U.S. Olympic Committee executive director Dr. Harvey Schiller abruptly resigned yesterday after just 16 days on the job, and was immediately rehired to his former position as commissioner of the Southeastern Conference. Almost as immediately, the USOC announced assistant executive director Baaron Pittenger would replace Schiller, an upheaval that comes just 3 1/2 weeks before the Winter Olympics.
Schiller, a 48-year-old former chemistry professor and retired Air Force colonel, resigned after a conference call yesterday morning among most of the 10 school chancellors and presidents who make up the powerful SEC. An undisclosed majority of the presidents voted to invite the former commissioner back to the job he vacated on Jan. 4, when he moved to the USOC offices in Colorado Springs.
Schiller said his decision was based on his strong ties to intercollegiate athletics and the SEC, where he served as a prominent and effective commissioner for the last 13 months prior to accepting the USOC position. He also said he felt he could be more effective as a USOC volunteer than as a bureaucratic administrator for the USOC.
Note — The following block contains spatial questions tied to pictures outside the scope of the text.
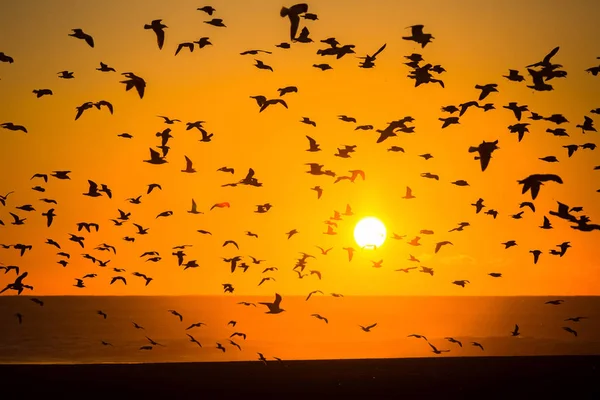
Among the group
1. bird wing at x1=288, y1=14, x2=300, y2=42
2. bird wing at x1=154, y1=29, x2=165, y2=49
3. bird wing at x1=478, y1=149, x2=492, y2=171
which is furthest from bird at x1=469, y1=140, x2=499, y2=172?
bird wing at x1=154, y1=29, x2=165, y2=49

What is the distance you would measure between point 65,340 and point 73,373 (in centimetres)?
6181

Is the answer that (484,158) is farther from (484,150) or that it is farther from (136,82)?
(136,82)

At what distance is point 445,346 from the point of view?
11069 cm

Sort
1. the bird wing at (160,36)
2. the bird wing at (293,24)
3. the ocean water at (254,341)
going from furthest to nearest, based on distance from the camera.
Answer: the ocean water at (254,341), the bird wing at (160,36), the bird wing at (293,24)

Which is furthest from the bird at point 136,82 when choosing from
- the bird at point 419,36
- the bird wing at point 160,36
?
the bird at point 419,36

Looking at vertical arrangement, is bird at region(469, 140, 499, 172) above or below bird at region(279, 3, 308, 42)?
below

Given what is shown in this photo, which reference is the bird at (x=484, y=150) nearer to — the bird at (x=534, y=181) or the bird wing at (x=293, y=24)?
the bird at (x=534, y=181)

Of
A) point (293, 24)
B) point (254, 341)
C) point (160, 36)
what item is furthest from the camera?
point (254, 341)

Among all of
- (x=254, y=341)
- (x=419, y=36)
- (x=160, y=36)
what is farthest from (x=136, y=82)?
(x=254, y=341)

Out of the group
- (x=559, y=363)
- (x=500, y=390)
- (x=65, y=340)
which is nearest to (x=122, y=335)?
(x=65, y=340)

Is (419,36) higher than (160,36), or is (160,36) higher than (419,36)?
(419,36)

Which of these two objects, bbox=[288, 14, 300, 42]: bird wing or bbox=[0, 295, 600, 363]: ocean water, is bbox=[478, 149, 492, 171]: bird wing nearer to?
bbox=[288, 14, 300, 42]: bird wing

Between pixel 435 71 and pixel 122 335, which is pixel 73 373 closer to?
pixel 435 71

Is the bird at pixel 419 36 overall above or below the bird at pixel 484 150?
above
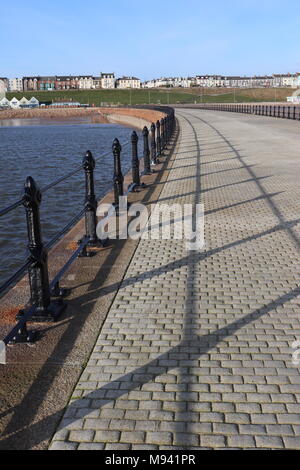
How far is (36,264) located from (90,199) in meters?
2.04

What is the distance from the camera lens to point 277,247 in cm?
605

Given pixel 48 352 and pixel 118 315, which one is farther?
pixel 118 315

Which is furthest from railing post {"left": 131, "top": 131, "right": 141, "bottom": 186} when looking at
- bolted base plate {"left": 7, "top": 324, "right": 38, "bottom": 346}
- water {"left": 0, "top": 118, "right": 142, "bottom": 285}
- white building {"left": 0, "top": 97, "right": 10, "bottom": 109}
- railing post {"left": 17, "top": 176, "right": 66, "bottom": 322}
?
white building {"left": 0, "top": 97, "right": 10, "bottom": 109}

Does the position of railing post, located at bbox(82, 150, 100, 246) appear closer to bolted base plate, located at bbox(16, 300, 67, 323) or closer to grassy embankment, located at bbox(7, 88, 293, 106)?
bolted base plate, located at bbox(16, 300, 67, 323)

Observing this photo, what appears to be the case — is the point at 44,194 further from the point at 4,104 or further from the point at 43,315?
the point at 4,104

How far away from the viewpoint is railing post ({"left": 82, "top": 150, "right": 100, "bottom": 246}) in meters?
5.85

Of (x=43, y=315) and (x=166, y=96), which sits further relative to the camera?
(x=166, y=96)

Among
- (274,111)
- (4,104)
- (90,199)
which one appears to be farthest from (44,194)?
(4,104)

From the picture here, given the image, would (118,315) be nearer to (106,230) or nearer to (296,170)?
(106,230)

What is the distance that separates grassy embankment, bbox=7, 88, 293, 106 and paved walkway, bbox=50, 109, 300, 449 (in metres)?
112

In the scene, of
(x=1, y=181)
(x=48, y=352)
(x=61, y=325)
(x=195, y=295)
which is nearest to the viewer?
(x=48, y=352)

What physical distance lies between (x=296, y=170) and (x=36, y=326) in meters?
8.92

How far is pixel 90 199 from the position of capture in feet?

"I'm disappointed I couldn't carry out the duties they elected me to," Schiller said from the SEC offices in Birmingham last night. "But it feels right to be here. You've got to be at peace with yourself."
It was the second time in six months a USOC executive director has stepped down, leaving the organization leaderless with the Winter Games opening in Calgary on Feb. 13. In August, Gen. George Miller resigned without explanation after serving for 2 1/2 years. But yesterday the USOC responded swiftly when it named Pittenger to succeed Schiller.
In Pittenger, the USOC has named a director who appears to offer stability, having served the organization in various capacities since 1977. He was named to his current post in 1981, and was interim executive director during the search process that resulted in Schiller's hiring.
Schiller, a recent finalist to become executive director of the NCAA, was widely heralded by the USOC when he was unanimously hired on Oct. 24. He was in the midst of adopting his new duties when he had his change of heart. On Monday he had received authorization from the USOC executive board to begin executing contracts on improvements to the Olympic training center in Lake Placid, N.Y. But on Tuesday he canceled a trip to Geneva, Switzerland, where he was to meet with USOC President Robert Helmick and various international Olympic officials, in order to make his decision.
In a statement from Switzerland released through the USOC, Helmick expressed surprise at Schiller's decision, and said he had yet to receive a formal resignation.
"The United States Olympic Committee has just received word that the SEC has reappointed Dr. Harvey Schiller as its commissioner, and we are very surprised," Helmick said. "This is totally unexpected, and personally, I am disappointed. The USOC has not yet received an official letter of resignation from Dr. Schiller . . . We conducted a long and serious negotiation with him, and thought we had arrived at a mutually satisfying commitment by both parties."
Although Schiller did not publicly indicate his doubts until Tuesday, many of the SEC presidents and chancellors learned of Schiller's interest in his old job at the NCAA convention in Nashville last week. There, Schiller spoke with a number of his former colleagues, who were in the process of interviewing candidates to replace him. Schiller also contacted school presidents over the last couple of days to discuss his status.
Schiller said one reason for his ambivalence about the prestigious, $150,000 a year USOC job was that he had trouble adjusting to his role as an employee, after serving as a creative Olympic volunteer and exercising considerable authority in the SEC. He also expressed regrets at leaving intercollegiate athletics, in which he has spent most of his career.
"It's a matter of level of participation and enjoyment," he said. "This way I can serve amateur athletics and intercollegiate athletics as well."
With the SEC, Schiller negotiated lucrative new basketball and football television packages, one reason for his hiring by the USOC, which he joined shortly after the New Year's Day college football bowl games. Also, Schiller displayed an insistence on compliance with NCAA regulations in a conference that has been plagued by violations in the past.
Schiller's departure may indicate much about the position of the executive director. It is said to include huge responsibilities in overseeing the largely volunteer organization, but sometimes little authority and frustrating bureaucracy. Pittenger also has a background in both the NCAA and college sports, but since 1977 has been employed exclusively by the USOC and has a solid working knowledge of the laborious administrative and fund-raising duties required.